The night sky has been disintegrated.
Nothing twinkles in the heavens anymore…
A photon soup floods village and cities, drowning out the view of the stars. Insects, birds and other animals are getting confused, ecosystems are suffering and even humans are being harmed, both physically and culturally.
“We know about the adverse health effects of noise, but with light we are just beginning to understand the connection.

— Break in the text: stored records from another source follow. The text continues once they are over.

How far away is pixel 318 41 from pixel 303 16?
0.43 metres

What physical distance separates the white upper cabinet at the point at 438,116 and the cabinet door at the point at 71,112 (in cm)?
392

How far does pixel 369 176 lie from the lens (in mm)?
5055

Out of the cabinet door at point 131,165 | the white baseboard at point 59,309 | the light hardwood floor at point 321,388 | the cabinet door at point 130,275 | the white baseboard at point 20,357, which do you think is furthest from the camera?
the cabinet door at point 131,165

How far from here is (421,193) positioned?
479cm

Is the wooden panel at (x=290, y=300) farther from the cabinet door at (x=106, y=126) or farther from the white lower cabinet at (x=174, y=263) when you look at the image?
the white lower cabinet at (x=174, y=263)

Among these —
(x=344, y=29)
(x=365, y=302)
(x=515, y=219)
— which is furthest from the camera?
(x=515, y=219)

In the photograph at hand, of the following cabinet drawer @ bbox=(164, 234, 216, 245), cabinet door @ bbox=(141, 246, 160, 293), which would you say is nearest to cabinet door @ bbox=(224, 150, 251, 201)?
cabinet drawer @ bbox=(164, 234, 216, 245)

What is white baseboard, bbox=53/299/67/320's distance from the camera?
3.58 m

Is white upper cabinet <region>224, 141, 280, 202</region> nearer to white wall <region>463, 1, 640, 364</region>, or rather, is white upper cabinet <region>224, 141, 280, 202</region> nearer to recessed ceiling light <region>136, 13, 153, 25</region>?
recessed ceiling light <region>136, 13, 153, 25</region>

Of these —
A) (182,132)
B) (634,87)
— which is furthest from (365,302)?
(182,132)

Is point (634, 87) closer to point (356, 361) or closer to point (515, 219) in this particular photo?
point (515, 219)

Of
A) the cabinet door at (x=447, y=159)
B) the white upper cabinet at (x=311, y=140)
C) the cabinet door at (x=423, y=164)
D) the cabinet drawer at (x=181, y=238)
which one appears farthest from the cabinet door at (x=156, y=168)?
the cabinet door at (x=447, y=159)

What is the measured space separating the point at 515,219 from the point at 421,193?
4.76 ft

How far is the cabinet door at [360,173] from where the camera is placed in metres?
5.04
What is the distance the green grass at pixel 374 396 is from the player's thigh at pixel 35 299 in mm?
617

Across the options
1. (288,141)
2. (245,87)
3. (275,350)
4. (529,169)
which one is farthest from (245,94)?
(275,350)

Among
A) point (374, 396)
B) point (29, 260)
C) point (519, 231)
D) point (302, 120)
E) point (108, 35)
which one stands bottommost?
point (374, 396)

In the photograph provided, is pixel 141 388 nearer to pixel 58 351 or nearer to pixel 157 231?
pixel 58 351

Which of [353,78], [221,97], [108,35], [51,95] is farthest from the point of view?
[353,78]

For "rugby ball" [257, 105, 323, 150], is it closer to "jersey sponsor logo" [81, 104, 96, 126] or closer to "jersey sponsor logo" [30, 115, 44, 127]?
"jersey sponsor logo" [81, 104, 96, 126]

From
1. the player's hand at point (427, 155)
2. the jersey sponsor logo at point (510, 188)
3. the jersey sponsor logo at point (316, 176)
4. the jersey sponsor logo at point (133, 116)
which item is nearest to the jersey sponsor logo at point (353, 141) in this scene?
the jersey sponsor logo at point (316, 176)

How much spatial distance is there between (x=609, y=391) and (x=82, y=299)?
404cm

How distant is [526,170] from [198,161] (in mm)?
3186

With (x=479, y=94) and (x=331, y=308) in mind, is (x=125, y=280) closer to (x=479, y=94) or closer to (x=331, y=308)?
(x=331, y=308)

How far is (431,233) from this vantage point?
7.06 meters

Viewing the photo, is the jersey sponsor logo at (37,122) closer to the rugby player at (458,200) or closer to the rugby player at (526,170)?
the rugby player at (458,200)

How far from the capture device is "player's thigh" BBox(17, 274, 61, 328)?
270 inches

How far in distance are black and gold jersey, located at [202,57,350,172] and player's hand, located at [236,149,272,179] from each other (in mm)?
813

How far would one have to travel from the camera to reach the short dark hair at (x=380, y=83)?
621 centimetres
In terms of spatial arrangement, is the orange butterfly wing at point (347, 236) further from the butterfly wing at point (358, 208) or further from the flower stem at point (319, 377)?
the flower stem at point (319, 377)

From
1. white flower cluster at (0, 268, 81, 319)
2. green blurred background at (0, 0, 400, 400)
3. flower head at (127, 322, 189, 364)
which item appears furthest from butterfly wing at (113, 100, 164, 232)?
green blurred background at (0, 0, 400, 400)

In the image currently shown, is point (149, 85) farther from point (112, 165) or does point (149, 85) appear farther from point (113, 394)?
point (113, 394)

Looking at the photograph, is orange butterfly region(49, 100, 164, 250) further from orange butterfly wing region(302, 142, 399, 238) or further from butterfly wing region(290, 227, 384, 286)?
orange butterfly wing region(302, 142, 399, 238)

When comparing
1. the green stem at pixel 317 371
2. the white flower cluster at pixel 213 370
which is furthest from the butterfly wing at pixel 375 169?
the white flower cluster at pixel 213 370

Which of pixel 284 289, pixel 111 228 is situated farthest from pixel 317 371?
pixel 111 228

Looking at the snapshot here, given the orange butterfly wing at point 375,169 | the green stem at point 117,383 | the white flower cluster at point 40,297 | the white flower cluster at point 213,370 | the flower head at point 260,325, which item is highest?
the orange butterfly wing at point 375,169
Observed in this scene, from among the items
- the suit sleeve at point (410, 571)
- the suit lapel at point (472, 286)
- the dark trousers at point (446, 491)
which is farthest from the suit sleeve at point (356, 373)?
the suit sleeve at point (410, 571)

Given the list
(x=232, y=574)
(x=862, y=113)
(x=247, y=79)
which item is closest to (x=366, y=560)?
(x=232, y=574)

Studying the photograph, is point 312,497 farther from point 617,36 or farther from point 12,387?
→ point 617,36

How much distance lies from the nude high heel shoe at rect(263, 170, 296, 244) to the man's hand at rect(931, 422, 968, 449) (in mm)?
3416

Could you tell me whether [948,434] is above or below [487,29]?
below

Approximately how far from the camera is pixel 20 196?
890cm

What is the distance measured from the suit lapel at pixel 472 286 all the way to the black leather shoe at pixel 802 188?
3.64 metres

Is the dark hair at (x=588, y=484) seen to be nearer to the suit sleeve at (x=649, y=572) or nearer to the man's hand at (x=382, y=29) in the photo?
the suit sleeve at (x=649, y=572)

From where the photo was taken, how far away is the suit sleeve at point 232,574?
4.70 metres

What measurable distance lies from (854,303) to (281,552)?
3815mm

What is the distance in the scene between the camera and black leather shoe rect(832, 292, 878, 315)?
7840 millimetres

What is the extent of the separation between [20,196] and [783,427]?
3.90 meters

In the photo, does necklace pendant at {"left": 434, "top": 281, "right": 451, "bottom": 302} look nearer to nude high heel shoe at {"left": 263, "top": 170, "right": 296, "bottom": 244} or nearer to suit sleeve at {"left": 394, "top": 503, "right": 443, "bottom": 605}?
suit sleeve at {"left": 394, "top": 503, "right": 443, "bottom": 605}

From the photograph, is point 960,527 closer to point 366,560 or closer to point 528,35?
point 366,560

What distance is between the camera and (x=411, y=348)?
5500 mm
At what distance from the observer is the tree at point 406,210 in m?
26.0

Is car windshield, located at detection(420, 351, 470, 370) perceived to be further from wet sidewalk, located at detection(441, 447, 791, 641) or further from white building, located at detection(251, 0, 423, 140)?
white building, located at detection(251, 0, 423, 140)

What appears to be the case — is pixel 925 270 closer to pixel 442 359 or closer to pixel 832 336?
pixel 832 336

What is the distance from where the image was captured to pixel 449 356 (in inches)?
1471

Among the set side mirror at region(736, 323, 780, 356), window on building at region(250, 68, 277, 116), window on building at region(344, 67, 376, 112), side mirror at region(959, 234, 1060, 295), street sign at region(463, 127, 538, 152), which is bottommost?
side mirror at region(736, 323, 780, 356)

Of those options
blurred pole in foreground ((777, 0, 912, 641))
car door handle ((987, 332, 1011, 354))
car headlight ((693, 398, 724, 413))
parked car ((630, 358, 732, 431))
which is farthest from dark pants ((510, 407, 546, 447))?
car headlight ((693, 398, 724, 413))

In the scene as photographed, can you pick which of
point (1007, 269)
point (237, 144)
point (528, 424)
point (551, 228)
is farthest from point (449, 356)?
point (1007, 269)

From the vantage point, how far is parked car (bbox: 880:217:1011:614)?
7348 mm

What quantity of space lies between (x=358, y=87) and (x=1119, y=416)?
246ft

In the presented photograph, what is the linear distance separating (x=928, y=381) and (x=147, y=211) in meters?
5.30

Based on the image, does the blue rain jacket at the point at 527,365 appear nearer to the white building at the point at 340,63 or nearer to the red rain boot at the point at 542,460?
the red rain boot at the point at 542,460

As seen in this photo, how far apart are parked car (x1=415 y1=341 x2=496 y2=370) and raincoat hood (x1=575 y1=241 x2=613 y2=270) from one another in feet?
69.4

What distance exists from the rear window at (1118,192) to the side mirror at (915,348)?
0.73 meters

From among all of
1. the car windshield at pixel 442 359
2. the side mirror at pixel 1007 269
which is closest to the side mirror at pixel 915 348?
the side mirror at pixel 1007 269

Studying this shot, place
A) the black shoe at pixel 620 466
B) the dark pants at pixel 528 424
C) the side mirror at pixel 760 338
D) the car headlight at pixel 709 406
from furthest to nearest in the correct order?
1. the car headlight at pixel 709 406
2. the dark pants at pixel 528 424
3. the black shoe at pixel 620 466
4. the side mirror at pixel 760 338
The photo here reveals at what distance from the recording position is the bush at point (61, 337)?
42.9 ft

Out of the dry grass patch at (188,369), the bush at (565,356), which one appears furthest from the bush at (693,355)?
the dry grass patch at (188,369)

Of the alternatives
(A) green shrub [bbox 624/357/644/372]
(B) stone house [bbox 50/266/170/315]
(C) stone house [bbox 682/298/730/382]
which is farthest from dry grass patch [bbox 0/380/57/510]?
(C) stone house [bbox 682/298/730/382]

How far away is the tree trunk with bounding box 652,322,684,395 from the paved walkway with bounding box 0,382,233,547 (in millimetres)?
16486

“Despite climate change, the economic crisis and high electricity prices, thousands upon thousands of new light sources are constantly being added to the mix… practically increasing from one night to the next.”
Light smog: “Unless we create dark sky zones, a truly dark sky will not be found.”
Er, everybody maybe but I
British Psych. Society reports:
People can recognize in just ten seconds whether one person has the hots for another.
Researchers also noticed:
A key finding was less accuracy when judging the romantic interest of females compared with males, just as the researchers had predicted.
So that explains it.
But 10 seconds is nothin’ in the race for a sexual cue.
People accurately judge men’s sexual orientation in 50ms!
Genius of each
Do not train a child to learn by force or harshness; but direct them to it by what amuses their minds, so that you may be better able to discover with accuracy the peculiar bent of the genius of each. – Plato
Ending trickles
Christian Science Monitor:
Warren Buffett paid 17.7 percent of his income in total taxes. His secretary, who made $60,000, paid 30 percent of hers. While making more than $60,000 per hour, the tax rate for America’s top 400 is just 17.2 percent, and they don’t pay that.
How did we end up with this sorry state of affairs?
Lawmakers in Congress have spent the past several decades systematically slicing the tax rates on America’s top income brackets. Their rationale? Lower taxes on the top, free up capital for investment, and boost productivity. In actual economic practice, those lower taxes have served instead to fuel speculation and increase budget deficits.
More than ever, America needs its ultrarich to chip in more.